PROVIDED ENTRIES:
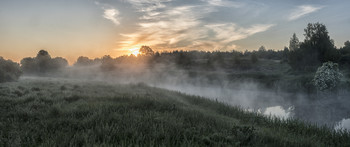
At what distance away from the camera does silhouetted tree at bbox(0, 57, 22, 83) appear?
2499 cm

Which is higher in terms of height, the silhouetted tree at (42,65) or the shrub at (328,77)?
the silhouetted tree at (42,65)

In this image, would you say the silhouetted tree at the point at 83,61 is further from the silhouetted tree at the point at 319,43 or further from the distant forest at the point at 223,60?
the silhouetted tree at the point at 319,43

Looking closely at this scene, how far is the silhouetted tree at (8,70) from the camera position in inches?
984

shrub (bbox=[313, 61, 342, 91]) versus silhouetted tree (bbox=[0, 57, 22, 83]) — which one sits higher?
silhouetted tree (bbox=[0, 57, 22, 83])

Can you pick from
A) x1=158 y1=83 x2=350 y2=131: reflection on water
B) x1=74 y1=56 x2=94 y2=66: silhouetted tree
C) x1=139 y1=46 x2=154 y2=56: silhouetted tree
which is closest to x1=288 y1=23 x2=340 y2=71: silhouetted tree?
x1=158 y1=83 x2=350 y2=131: reflection on water

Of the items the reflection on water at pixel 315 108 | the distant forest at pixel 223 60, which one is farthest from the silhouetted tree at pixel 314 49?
the reflection on water at pixel 315 108

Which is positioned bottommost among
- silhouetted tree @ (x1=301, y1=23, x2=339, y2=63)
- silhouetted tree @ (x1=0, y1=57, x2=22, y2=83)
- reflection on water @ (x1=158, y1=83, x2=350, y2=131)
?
reflection on water @ (x1=158, y1=83, x2=350, y2=131)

WHAT YOU ARE ASKED TO DO: Copy out everything from the line containing "Which is positioned bottommost among" down to the end of the entries above, keeping every line unchanged.

ANSWER FOR THIS EXERCISE:
Which is positioned bottommost among
- silhouetted tree @ (x1=301, y1=23, x2=339, y2=63)
- silhouetted tree @ (x1=0, y1=57, x2=22, y2=83)
- reflection on water @ (x1=158, y1=83, x2=350, y2=131)
?
reflection on water @ (x1=158, y1=83, x2=350, y2=131)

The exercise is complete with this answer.